Non riesci a modificare quell’indirizzo che è nel DNA del format del programma, quel dispositivo regolamentare non lo sradichi. Però la nostra presenza ha portato molte band a presentarsi, sono arrivate già solo per il fatto di essere giudicate da Manuel e magari con la speranza di lavorare con lui lungo il corso del programma. Vedi i Ros. Trovo molto importante la frequentazione quotidiana con i ragazzi, che nel caso specifico di quest’anno fanno parte di band giovani, parlando il nostro stesso linguaggio riescono ad assorbire come delle spugne. Si può crescere in modo esponenziale dove si instaura un buon rapporto, che è fondamentale proseguire anche dopo, quando si spengono le luci di X-Factor. Eva e Biagioni hanno continuato la loro strada avendoci come riferimento durante quest’anno, li abbiamo supportati moltissimo.
Come vivi il trentennale degli Afterhours tu che hai partecipato ad un terzo di questa storia ma l’hai vissuta con tale intensità da essere stato subito parte essenziale?
Vivo il trentennale con grande emozione, anche per l’antologia in uscita il 17 novembre. Si tratta di un oggetto bellissimo. Ci saranno una versione base ed un’altra deluxe con un bellissimo libretto fotografico e con un testo altrettanto bello di Federico Fiume. Ho visto tantissima emozione anche in Manuel, che giustamente ha compilato la maggior parte del lavoro, perché stiamo parlando soprattutto della sua vita musicale.
Trovo molto indicativa la scelta della foto di copertina. Fa capire come nella scrittura di un artista restino delle immagini della propria vita…
Sì, delle immagini ancestrali, un imprinting che ti segna. Siamo felicissimi di questo periodo, è meraviglioso l’affetto del pubblico che ci sta arrivando, sia per l’uscita del singolo Bianca che per le prevendite partite a bomba per la data celebrativa prevista per il 10 aprile al Forum Di Assago. Sta diventando una sorta di chiamata alle armi per tutti i fans, quelli storici e quelli dell’ultima ora.
Collabori con tanti artisti. In quest’ultimo periodo so che hai collaborato con i partenopei EPO. Cosa nei pensi della nuova scena musicale napoletana, tu che arrivi anche da quella romana dell’Angelo Mai?

▸ **Cosa produrre**:
Secondo l'intervista, quando esce l'antologia per il trentennale degli Afterhours? Questi dati provengono da un'altra fonte.

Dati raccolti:

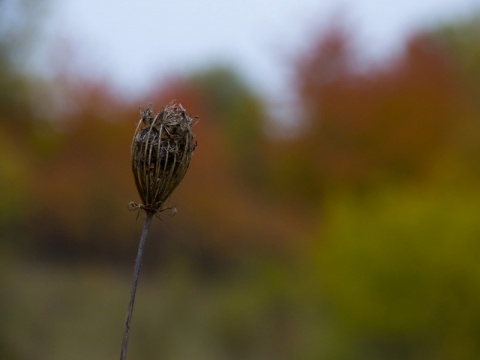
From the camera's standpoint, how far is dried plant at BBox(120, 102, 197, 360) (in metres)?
2.07

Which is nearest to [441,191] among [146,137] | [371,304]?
[371,304]

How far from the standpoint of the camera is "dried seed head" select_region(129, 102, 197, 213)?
6.79 ft

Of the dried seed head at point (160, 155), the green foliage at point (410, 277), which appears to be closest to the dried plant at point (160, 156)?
the dried seed head at point (160, 155)

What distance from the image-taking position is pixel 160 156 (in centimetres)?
212

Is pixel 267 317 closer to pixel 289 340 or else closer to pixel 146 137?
pixel 289 340

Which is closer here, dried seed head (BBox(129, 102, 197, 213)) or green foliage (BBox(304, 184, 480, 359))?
dried seed head (BBox(129, 102, 197, 213))

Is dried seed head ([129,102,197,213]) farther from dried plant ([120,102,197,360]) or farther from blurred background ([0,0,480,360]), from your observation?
blurred background ([0,0,480,360])

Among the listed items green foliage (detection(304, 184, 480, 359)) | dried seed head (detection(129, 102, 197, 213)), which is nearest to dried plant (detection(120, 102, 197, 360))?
dried seed head (detection(129, 102, 197, 213))

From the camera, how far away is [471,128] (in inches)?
1063

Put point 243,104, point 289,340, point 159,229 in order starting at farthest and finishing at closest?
point 243,104 → point 159,229 → point 289,340

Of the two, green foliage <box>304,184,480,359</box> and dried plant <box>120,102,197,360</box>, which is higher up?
green foliage <box>304,184,480,359</box>

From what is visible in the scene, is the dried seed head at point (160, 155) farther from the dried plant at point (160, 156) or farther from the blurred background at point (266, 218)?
the blurred background at point (266, 218)

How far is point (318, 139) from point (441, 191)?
1034 centimetres

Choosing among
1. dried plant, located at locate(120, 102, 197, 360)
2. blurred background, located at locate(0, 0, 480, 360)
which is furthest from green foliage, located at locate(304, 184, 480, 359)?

▸ **Risposta**:
Il 17 novembre.